Founded in the first half of the 19th century, Ìbàdàn now has a population of around 4 million living in an area of about 700 km2, mostly Yorùbá. Despite this high population, the city is still home to a large number of trees of various species, some of which are centuries old, and to several large, wooded areas of various types: wooded hills, botanical gardens, private parks, cemeteries, wastelands, etc.

Combining drawings, nocturnal and naturalistic photographs, cyanotypes on textiles and extracts from the notebooks filled during the ethnographic survey, carried out since 2016 with the invaluable help of Adédèjì Adébáyò, Léye Kómoláfé and Fred Akinyemí, this exhibition offered an insight into the rich relations that Ìbàdàn's inhabitants have with the vegetation that surrounds them. More than just elements of the urban landscape or objects of amenity, trees and wooded areas are supports for urban memories and the history of the city, land markers, stocks of medicinal resources, nodes in the network of ritual spaces that weaves the city, and places of work, trade, leisure and daily sociability. In this way, they contribute to creating special urban atmospheres, whose experience changes over the course of the day and night, as well as with the seasons. However, Ìbàdàn's vegetation is also under threat: from urban expansion and densification, but also from land speculation, combined with a certain conception of urban modernity shared by many city dwellers and the city authorities, which gives priority to buildings and concrete over plants and living things, or from competition between religions, where trees in particular become stakes and targets.
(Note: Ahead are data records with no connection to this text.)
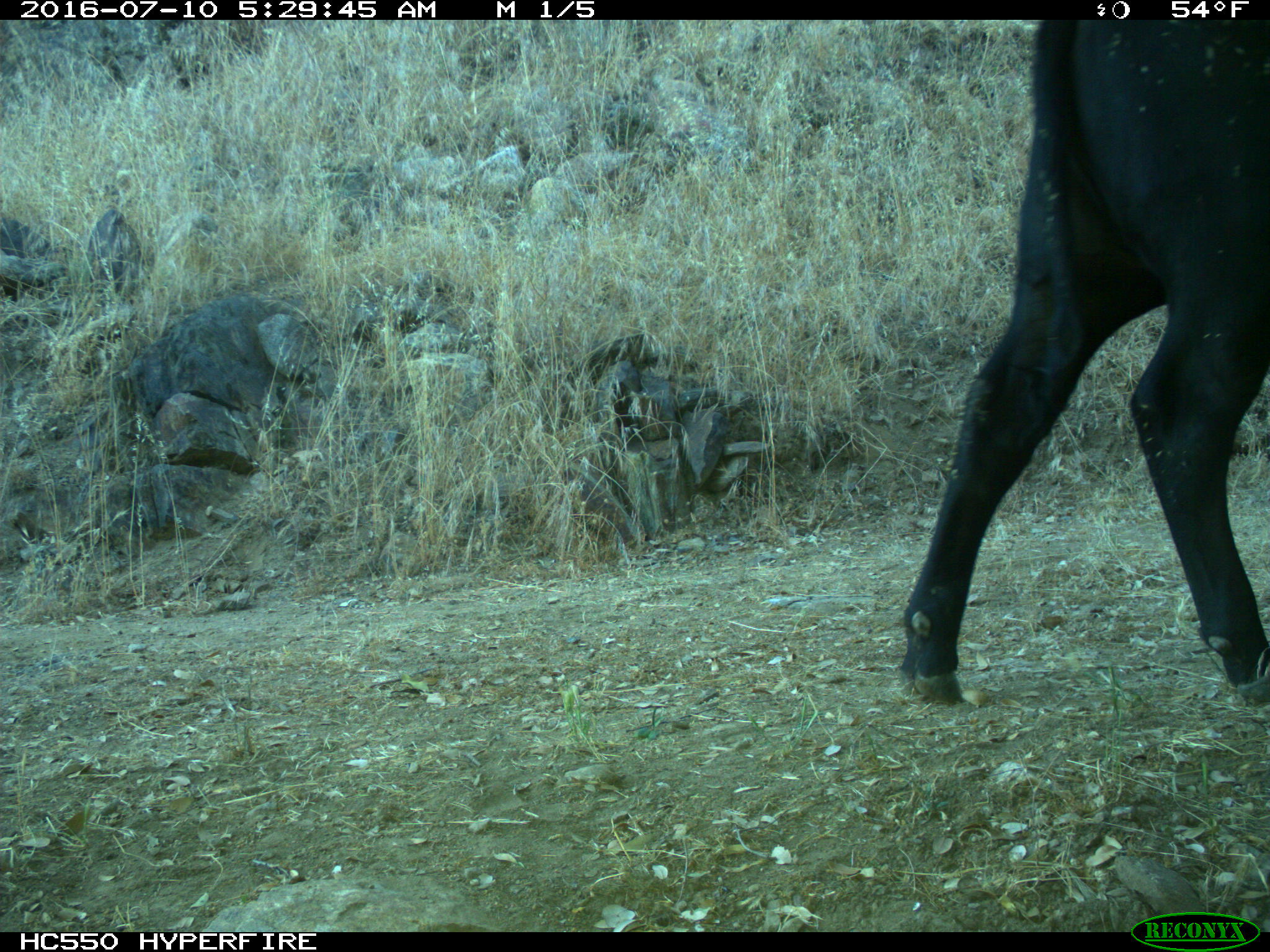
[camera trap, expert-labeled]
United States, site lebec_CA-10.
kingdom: Animalia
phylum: Chordata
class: Mammalia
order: Artiodactyla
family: Bovidae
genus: Bos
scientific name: Bos taurus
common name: domestic cow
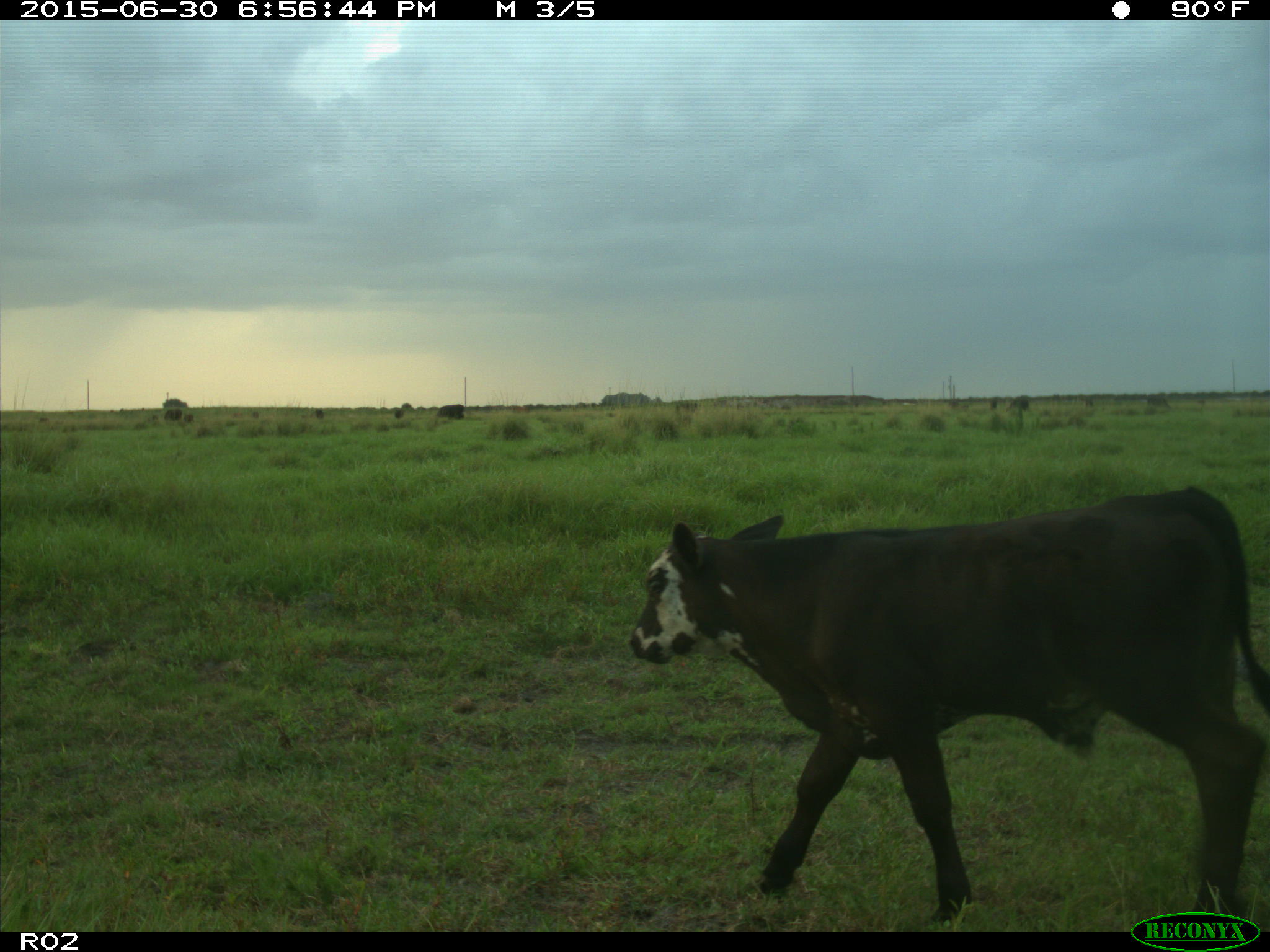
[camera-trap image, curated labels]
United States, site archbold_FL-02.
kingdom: Animalia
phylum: Chordata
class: Mammalia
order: Artiodactyla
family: Bovidae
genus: Bos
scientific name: Bos taurus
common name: domestic cow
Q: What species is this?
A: Bos taurus (domestic cow).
More than just a utilitarian approach, their collective work reveals the complexity of relationships with plants in a major city in sub-Saharan Africa. Contrary to an oversimplistic vision of the place to be given to nature in the city, mediated by the trendy concept of the ‘sustainable city’, the daily cohabitation of city dwellers and plants in Ìbàdàn allows us to consider other ways of living with natural elements in the city, from Nigeria to the rest of the planet.